Monique works with leaders who want to maximize their leadership potential and impact. She also helps leaders and organizations achieve higher levels of self-awareness, fulfillment, synergy, and performance so they achieve unprecedented results and have a positive impact on the world. Specialties include Executive coaching, leadership development, communication, collaboration, team effectiveness, group facilitation, change management (Prosci certified), organizational diagnosis, and conflict management.
I sit down with Monique and discuss how she helps her clients maximize their potential.
How do you help your clients get better results with leadership coaching?
There are two major services that I offer. The first is leadership coaching, and often it’s coaching executives. People typically come to me because they’re stuck. They’re stuck in terms of advancing their career or they’re stuck in terms of not feeling like they’re having the influence or impact that they would like to have in their work or their lives. Oftentimes there’s a sense of dissatisfaction or frustration. It’s a feeling that there’s got to be more to life than this. It’s an existential question and there is often some kind of suffering or pain that they’re experiencing. I find that we grow the most when we’re going through some kind of crisis in our lives. It can be a relationship at work that’s not working or feeling like they’re just not achieving everything that they could be in the workplace and they’d like to do more of that. Those are the key problems I help them solve. They’re wanting to generate more results, but they’re finding that they’re not able to do so. Most times, their challenge has to do with owning their impact and creating strong relationships. It also has to do with how they see themselves as a leader.
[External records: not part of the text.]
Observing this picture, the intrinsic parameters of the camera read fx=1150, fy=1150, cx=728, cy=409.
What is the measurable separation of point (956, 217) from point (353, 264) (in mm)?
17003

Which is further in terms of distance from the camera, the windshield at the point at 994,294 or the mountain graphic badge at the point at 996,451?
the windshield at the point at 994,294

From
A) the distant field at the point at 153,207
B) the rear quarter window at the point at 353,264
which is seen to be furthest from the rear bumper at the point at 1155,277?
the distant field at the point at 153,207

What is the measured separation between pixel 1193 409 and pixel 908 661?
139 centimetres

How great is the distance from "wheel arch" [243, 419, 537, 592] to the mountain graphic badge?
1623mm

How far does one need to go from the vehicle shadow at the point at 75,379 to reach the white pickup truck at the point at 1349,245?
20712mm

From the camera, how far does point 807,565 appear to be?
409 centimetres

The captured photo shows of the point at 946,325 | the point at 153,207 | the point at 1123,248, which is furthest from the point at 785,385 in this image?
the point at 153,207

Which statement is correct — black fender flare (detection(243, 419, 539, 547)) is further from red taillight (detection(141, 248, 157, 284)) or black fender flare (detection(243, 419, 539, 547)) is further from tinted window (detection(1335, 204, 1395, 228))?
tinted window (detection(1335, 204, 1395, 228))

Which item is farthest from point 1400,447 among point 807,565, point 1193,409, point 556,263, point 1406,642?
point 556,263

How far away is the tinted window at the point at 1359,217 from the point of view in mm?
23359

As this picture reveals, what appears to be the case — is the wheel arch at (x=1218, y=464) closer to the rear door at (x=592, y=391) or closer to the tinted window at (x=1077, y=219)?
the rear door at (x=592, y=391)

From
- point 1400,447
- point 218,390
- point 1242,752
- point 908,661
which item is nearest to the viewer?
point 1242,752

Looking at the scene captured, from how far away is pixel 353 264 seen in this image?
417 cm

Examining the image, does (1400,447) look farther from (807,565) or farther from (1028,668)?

As a result of working on themselves and who they are as a leader, coaching helps leaders be more effective and have more impact and influence. Developing a really good relationship with their inner leader liberates them to have better relationships with others. My clients also say coaching provides them a greater sense of fulfillment and resilience to navigate the challenges of organizational life. In part, the reason they achieve this is because they have a broader perspective that’s related to critical leadership topics. Everybody’s different. There’s always going to be a different challenge that is present for people. I help them look at who they are while facing that challenge and then provide them with relevant tools. I help them look at their mindset. How are they looking at the challenge? How are they seeing others, how are they seeing themselves? And then I help them develop new mindsets and new skills, and they experiment to see what works and see what doesn’t.
I also help them achieve a clear sense of their vision as a leader and why they are put on the planet. We explore their purpose: the intersection of their unique contribution and what the world needs from them right now. I help them get clear on their values. Vision, purpose, and values are extremely grounding; they help us navigate the challenges that show up in our lives. I also help them achieve self-awareness of their perceived strengths and development areas. Higher-level leaders need to get feedback from a variety of sources. Self-perception is often not accurate, at least in terms of the big picture. Perception is reality and is seen differently by different people and so I make sure to collect data on the leader either through interviews or surveys which reveal strengths and areas to work on.
It also comes down to awareness of their inner resources and roadblocks because that is really what’s getting in the way of people achieving their potential. I believe leadership is an inside-out process I have them look at what they have available inside themselves to address whatever challenges are coming up because who we are is how we lead.
As we go through life, we’re going to hit-ups and downs. It’s important to develop resilience. It’s about how do I pick myself up off the ground when I’ve had a tumble, and how do I see the learning in difficult experiences? How do I still honor who I am and see myself as worthy when I’ve had a challenging time in my life at work or home?
Developing that resilience is possible when a person develops a better relationship with their inner leader. The inner leader is a combination of three things: self-acceptance, self-compassion, and self-authority. I describe a leader as anyone responsible for their world. There’s the word “responsible” meaning responsible for achieving results, managing employees or leading an organization. There’s also another way of looking at the word responsible and that’s “response-able”, which means able to choose how to respond to a situation and instead of a knee jerk or a typical reaction. We all react to stress in different ways; I help people become aware of their reactive habits.
There are usually three types of reactions to challenges or stressful situations. Some people push back and fight. Some people withdraw or freeze. Others become duty-oriented, appease and tend and befriend. Once we know what our patterns are, we can look at what’s underneath that and then we can create a bigger space between the event that triggers us and our response to that event. I help people create more space so they have the exquisite moment of choice of how to respond. They can choose whether to follow their old habits or try out with different responses that can lead to better results and stronger relationships.